# What is Magna Lock?



## woodtony (Jul 30, 2010)

Need some briefing and understand of these items - the objective and usage. i am new and intend to get a new Router, but noted that the web offer some of the tools which i really do not or how can it enhance my project. tools like - 
1. Magna-Lock Plate
2. Magna-Lock Ring Set (there are many size of hole)
3. Mast-R-Lift Adaptor Collar

Thank you in advance for all your feedbacks and teaching - good or bad are most welcome.........THANK YOU


----------



## TwoSkies57 (Feb 23, 2009)

Hey Tony, welcome to the router community...

the "Magna Lock router plate, Magna Lock rings and the Mast-R-Lift collars" are all part of the Incra line of router table accessories.

Magna Lock router plate: 
INCRA Solid Aluminum MagnaLOCK RT Plates

Magna Lock ring set: 
INCRA MagnaLOCK Ring Set

Mast-R-Lift adapters: 


Router Lift Adaptors
Used in conjunction with Mast-R-Lift router lifts to adapt your router to fit the lift itself. 

This is all pretty much high end equipment. Relatively expensive when you compare to similar parts from other manufacturers. The big question is "can it enhance your project"? An honest answer would be NO for the items you mentioned. I have a PRLv2 which incorporates a similar router plate and I use the 
ring set. The merits of one type, style, composition of router plate over another can be debated, discussed and argued over until the cows come home. And it will come down to what you like for what ever reason. IMHO the Magna-Lock-Plate and similar plates are absoultely rock solid. 

The ring set is great in my opinion. but can only be used in conjunction with an Incra style plate/lift. There is a total of 12 different inserts. They fit snuggly into the opening and are held in place by 4 rare earth magnets. Each of the 4 magnets are adjustable up or down to ensure a flush fit. They are easily placed into position, easily leveled out if needed and easily removed. The number of factory available sized inserts is probably an industry leader. Of this, I'm not 100% positive. However, what they achieve is nothing special or unique. When you look at the plates and inserts you can spend alot less and get the same results. 

The adapter collar's are used in conjunction with a specific router lift. (Master-R-Lift) These collars are used to adapt several styles of router bodies to the lift carriage. Not something you'd be concerned about unless you were looking to purchase a router lift. Different manufacturers have different styles of adapters/collars that are specific to their brand. 

HTH
bill


----------



## Mike (Nov 22, 2004)

Tony, for people starting out the fancy bells and whistles seem like the road to perfection. Magazines refer to "Ultimate router set ups" which are in general a way to suck people into spending a lot more money than they need to. Let me walk you through a common sense approach to routing.

Start with the Oak Park mounting plate. It is roughly 11" square. It can be turned in the table to allow maximum use. It has a hole for and comes with a starting pin. You will need this feature for safe routing without a fence. It has a hole for the larger Oak Park style guide bushings. The larger size gives you more options than the smaller PC style. Lee Valley sells a set of opening reducer bushings for about $25? It is easier to change and store these than than the plates you mentioned. You can make your own fences out of wood and use 2 3" C clamps to position them on the table. Not having fixed locations for the fence means unlimited set up possibilities.

**DATA ENTRIES**

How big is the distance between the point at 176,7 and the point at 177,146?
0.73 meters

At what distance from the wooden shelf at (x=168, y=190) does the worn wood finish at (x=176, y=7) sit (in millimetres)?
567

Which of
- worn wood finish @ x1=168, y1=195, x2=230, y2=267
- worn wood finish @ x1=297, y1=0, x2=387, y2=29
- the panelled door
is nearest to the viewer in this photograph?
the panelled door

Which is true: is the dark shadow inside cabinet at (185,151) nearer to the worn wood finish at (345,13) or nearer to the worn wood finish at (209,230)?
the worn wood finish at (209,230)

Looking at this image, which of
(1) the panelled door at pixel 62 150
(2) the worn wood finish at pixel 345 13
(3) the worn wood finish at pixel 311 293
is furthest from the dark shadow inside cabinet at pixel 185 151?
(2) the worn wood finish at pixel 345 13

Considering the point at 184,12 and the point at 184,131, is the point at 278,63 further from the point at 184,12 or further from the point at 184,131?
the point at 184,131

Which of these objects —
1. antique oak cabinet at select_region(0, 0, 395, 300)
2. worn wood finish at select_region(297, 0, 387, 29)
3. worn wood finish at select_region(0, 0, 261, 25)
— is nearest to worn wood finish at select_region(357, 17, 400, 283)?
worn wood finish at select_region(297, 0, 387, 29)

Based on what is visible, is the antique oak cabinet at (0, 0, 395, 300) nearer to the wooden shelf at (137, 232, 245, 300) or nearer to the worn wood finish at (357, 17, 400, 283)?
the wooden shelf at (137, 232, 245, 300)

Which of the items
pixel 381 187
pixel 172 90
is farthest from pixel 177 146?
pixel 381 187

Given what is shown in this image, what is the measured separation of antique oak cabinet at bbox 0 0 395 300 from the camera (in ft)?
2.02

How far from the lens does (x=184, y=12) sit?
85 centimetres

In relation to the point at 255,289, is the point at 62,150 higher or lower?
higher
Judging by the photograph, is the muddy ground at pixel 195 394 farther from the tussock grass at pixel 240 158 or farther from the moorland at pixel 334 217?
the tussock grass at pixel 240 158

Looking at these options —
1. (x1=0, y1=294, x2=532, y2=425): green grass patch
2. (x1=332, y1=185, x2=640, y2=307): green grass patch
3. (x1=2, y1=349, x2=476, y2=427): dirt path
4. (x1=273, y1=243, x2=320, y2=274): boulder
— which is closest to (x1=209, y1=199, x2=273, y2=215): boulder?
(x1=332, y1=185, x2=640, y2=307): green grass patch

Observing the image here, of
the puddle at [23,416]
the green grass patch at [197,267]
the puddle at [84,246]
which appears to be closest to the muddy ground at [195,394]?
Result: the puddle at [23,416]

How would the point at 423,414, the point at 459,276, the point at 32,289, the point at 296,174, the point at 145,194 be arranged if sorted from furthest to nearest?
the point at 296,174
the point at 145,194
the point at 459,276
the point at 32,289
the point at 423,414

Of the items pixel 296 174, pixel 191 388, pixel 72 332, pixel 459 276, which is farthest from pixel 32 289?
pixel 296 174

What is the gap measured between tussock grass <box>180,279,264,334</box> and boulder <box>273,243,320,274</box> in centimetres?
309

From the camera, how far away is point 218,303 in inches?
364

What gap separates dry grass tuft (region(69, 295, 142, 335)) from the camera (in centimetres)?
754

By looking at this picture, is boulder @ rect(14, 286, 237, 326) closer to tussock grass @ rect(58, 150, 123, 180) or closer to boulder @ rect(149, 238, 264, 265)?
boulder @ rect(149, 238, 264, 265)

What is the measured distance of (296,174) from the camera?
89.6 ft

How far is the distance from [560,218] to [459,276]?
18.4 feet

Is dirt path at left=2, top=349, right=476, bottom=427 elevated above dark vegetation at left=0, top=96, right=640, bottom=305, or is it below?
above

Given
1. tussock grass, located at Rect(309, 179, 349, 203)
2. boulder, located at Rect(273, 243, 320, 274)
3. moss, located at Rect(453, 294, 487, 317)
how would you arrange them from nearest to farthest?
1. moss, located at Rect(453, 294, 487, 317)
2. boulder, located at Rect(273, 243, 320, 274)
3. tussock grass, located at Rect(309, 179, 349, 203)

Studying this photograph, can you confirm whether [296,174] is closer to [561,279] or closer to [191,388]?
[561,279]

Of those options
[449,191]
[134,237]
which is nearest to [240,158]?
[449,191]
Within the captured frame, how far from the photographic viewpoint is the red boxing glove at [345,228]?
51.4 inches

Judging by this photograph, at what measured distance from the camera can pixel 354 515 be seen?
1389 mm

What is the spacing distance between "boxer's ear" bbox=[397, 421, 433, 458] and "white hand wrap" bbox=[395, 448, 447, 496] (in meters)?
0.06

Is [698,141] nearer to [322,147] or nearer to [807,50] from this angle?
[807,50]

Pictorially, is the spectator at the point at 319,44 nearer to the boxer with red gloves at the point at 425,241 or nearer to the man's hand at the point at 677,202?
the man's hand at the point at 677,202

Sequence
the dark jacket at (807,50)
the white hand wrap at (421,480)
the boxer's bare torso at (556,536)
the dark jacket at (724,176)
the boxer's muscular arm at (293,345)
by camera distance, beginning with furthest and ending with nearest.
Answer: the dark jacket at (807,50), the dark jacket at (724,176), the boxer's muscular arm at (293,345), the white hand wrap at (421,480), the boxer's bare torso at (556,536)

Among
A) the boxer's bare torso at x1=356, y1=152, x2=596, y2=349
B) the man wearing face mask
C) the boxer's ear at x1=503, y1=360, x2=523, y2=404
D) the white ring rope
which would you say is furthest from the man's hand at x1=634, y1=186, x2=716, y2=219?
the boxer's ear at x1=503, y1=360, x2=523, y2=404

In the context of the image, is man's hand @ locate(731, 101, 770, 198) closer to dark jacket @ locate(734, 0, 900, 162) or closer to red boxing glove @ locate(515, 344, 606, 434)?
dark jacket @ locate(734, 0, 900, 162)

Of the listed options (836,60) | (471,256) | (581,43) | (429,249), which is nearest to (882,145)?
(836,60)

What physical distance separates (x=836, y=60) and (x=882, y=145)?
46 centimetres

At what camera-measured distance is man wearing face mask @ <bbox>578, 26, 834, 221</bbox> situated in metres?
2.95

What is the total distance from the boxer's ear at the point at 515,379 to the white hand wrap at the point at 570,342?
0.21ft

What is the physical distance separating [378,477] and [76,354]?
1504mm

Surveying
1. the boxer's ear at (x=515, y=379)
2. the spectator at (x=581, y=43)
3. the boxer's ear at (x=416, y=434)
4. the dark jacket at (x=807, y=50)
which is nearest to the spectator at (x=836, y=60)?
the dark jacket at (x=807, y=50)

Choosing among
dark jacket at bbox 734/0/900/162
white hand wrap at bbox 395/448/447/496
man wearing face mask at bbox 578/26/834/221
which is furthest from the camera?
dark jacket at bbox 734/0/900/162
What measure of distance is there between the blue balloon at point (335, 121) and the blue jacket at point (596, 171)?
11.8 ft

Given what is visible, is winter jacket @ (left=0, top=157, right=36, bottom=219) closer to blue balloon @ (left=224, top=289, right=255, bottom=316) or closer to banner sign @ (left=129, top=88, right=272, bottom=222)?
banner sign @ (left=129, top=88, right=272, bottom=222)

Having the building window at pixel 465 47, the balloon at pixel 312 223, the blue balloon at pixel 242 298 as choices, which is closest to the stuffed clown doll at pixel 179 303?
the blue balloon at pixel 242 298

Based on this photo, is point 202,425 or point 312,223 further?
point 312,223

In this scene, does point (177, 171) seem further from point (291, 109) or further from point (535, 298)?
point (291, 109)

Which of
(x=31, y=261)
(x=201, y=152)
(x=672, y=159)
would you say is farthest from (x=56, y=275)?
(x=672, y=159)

**EXERCISES TO COMPLETE**
1. In the forum thread on Magna Lock, translate this sentence into Spanish: "The larger size gives you more options than the smaller PC style."
2. Reproduce the forum thread on Magna Lock from the part that begins with the words "This is all", and stop after the words "absoultely rock solid.".
3. Pick up the forum thread on Magna Lock after its final sentence and write what comes next.

**EXPECTED ANSWERS**
1. El tamaño más grande te da más opciones que el estilo PC más pequeño.

2.
This is all pretty much high end equipment. Relatively expensive when you compare to similar parts from other manufacturers. The big question is "can it enhance your project"? An honest answer would be NO for the items you mentioned. I have a PRLv2 which incorporates a similar router plate and I use the 
ring set. The merits of one type, style, composition of router plate over another can be debated, discussed and argued over until the cows come home. And it will come down to what you like for what ever reason. IMHO the Magna-Lock-Plate and similar plates are absoultely rock solid.

3.
You can buy a Craftsman Combo kit for about $99. The fixed base mounts to your table and the plunge base is used for free hand work. This router will do most of the jobs you will attempt. If you want to buy better quality I suggest the Bosch 1617EVS. It is an industrial quality router, the Craftsman is a home owner quality. Either will do the job. You will find information about installing a mounting plate into a table top or piece of plywood clamped to two sawhorses. With a minimal cash outlay you are now ready for some bits.

Woodcraft sells the 10 most used bits in a set for about $70? (They do go on sale for less) There is no need to buy a 147 piece set of bits, if you need a bit not in your basic set then buy as the need arises.

This is how to get the most for your money. In time you will buy another router or two. Bit collections grow over the years. Why not spend your hard earned money on wood to build projects with instead of router lifts and digital readouts?


----------



## AxlMyk (Jun 13, 2006)

This is all you need.
Router Table Plate
$15 bucks right now.


----------



## bobj3 (Jan 17, 2006)

Thanks Mike

I don't need one right now but the price is so good I got 5 of them, they can be use for router base plates also , with a quick rework 

========



AxlMyk said:


> This is all you need.
> Router Table Plate
> $15 bucks right now.


----------



## woodtony (Jul 30, 2010)

Thank you for all the advice and feedback, Brothers and Sister. especially to Mike and Twoskies57, whom had really brigthen my thoughts.

As new learner, lets start with the minimum hardware first - the basic.

Cheers.................


----------



## woodtony (Jul 30, 2010)

Sorry....miss you out, AxlMyk..........Thanks....have a great day.


----------



## bobj3 (Jan 17, 2006)

Hi Mike

Just wanted to say thanks aging for the tip off on the great price for the HF plates.


======


AxlMyk said:


> This is all you need.
> Router Table Plate
> $15 bucks right now.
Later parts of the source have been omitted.